Document source
______
Chronique de Concert
I Muvrini + les Grands Ducs
Que de chemin parcouru pour les mouflons depuis que les 2 frères, initiés au chant par leur père Ghjuliu, se lançaient sur les routes corses à la rencontre de leur public... A l'époque, la municipalité d'Ajaccio leur interdisait même de se produire dans la cité impériale, à cause de leurs chansons, jugées trop subversives ! Il est vrai que les frères Bernardini clamaient alors haut et fort "Lingua, cultura, populu, nazione" (langue, culture, peuple, nation).
Mais en 85, le duo décide de changer d'orientation musicale (exit les guitares, place au piano et à la variété) et commencent à se démarquer des groupes plus politisés (et indépendantistes) comme Canta U Populu Corsu ou I Chjami Aghjalesi. Plus de 20 ans plus tard, et après avoir collaboté avec ce que la scène française et internationale compte de meilleur, les Muvrini sont toujours là, distillant leurs chansons à un public toujours aussi fidèle, mais sans doute différent...
Ce lundi, dans un Silo où les sièges vides se comptaient sur les doigts d'une main, les Muvrini, après avoir invité en 1ère partie un groupe Ajaccien, les Grands Ducs (pour une prestation honnête mais inégale), ont donc offert un spectacle de plus de 2h30, ce qui est suffisamment rare pour être souligné.
______
Exercices à traiter
1: Dites si chacune des affirmations suivantes concorde avec la chronique de concert, en répondant par oui ou non et en citant mot pour mot le passage décisif. (a) La municipalité d'Ajaccio soutenait les deux frères à leurs débuts. (b) En 85, le duo a délaissé les guitares au profit du piano. (c) Le spectacle donné au Silo a duré moins de deux heures.
2: D'après la chronique de concert, qui a initié les deux frères au chant ?
3: Prolongez, s'il vous plaît, la chronique de concert à la suite de sa dernière phrase.
La liste de données constitue un matériau à part, distinct de la chronique de concert.

(Entrées du jeu de données)
______
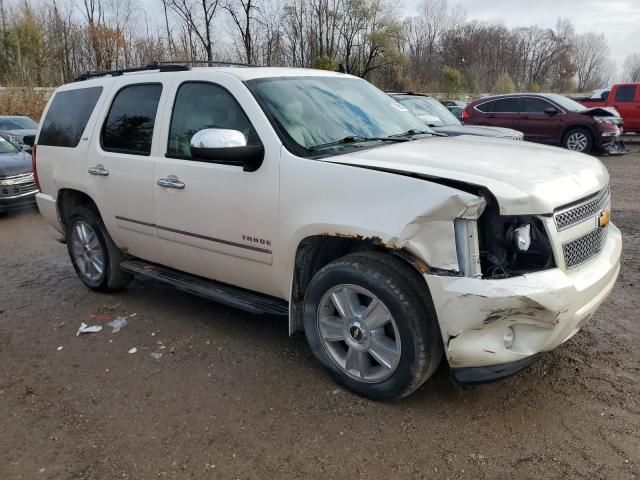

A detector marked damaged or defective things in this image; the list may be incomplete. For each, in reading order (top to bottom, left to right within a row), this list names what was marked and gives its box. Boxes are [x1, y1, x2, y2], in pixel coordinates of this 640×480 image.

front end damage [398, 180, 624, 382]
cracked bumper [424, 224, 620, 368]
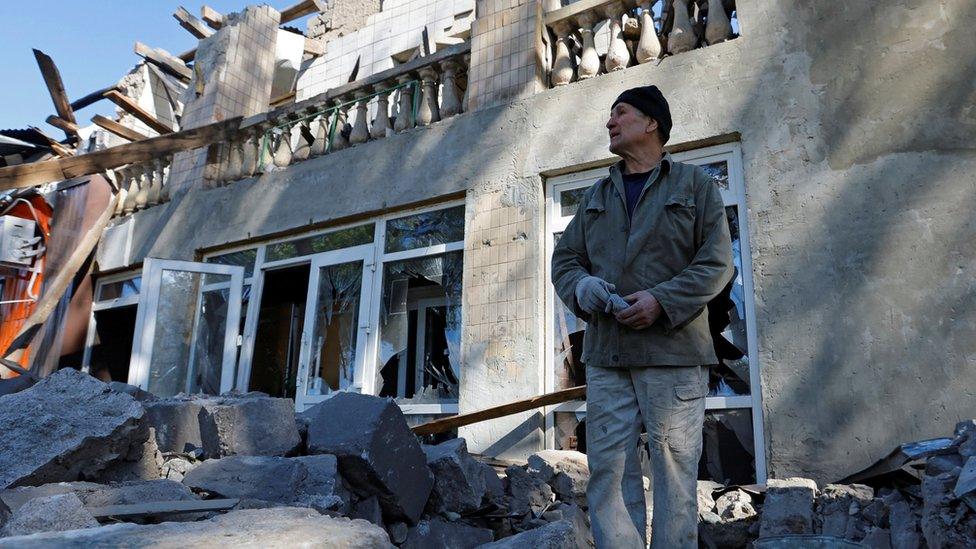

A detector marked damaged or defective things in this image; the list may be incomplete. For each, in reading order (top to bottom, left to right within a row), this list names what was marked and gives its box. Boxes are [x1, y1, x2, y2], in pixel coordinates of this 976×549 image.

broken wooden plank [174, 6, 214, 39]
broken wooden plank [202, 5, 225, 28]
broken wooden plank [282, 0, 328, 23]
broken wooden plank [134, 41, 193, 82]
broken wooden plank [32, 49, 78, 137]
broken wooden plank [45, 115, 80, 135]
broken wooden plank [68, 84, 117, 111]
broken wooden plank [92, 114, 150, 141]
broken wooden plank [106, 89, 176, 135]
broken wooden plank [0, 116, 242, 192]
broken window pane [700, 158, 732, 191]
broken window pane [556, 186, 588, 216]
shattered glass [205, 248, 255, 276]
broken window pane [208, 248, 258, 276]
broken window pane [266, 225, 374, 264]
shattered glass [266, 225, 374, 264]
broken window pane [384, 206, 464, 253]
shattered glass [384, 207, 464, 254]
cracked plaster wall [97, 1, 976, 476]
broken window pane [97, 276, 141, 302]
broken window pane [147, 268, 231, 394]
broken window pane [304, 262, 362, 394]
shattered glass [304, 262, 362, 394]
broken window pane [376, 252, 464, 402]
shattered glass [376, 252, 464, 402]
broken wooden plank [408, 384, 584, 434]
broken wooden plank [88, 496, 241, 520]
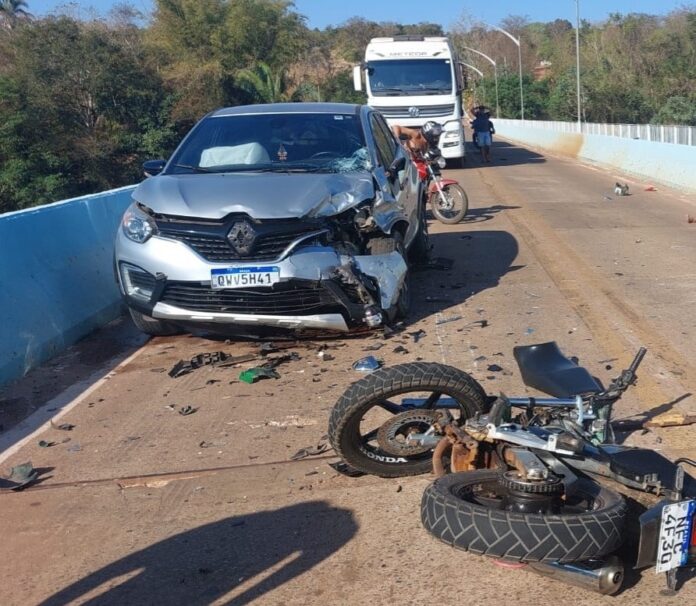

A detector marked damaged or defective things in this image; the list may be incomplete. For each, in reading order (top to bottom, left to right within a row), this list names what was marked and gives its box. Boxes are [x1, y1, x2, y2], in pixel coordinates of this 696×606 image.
______
Réponses aux exercices
1:
(a) Non : « la municipalité d'Ajaccio leur interdisait même de se produire dans la cité impériale ».
(b) Oui : « exit les guitares, place au piano et à la variété ».
(c) Non : « un spectacle de plus de 2h30 ».

2: Leur père, Ghjuliu.

3:
Comme d'habitude, Jean-François Bernardini introduisait chaque chanson par un discours humaniste qui, s'il était sincère, devint lassant au fil des minutes, en raison de textes par trop naifs parfois. Là où les groupes corses engagés jouent du "Liberta", les frères Bernardini usent des mots "terre, fraternité et humanisme" à en froler l'indigestion. Dommage car le discours, si répétitif, en perd de sa force finalement.
Musicalement, difficile d'oublier les mélodies absolument merveilleuses des premiers albums et notamment les inoubliables "E campa qui" (1981) et "Lacrime" (1984), que les spectateurs reprenaient par coeur à l'époque. Aujourd'hui, il est frappant de voir que plus personne ne reprend la moindre chanson, et pour cause : elles se ressemblent toutes, et sont construites sur le même modèle (couplet et refrain sur les mêmes accords, et boucles interminables sur 4 accords...).
Artistiquement, le groupe est en place, évidemment, porté par des musiciens de haut niveau (et notamment un bassiste-chanteur africain de grand talent...). Mais il est clair que l'embourgeoisement du groupe et sa direction artistique (toutefois assumée) lui ont fait perdre une bonne partie de sa grace et surtout sa corsitude ("A cursita", une de leurs plus belles chansons).
Paradoxalement, le groupe, connu aujourd'hui internationalement, produit finalement des chansons sans grande saveur, tout juste sauvées par les voix magnifiques de Jean-François et, surtout (et c'est un autre paradoxe), d'Alain qui est de plus en plus rare sur scène, alors que chacune de ses envolées lyriques vous donne des frissons interminables. Allez, Jean-François, donne plus d'espace à Alain, il le mérite tellement...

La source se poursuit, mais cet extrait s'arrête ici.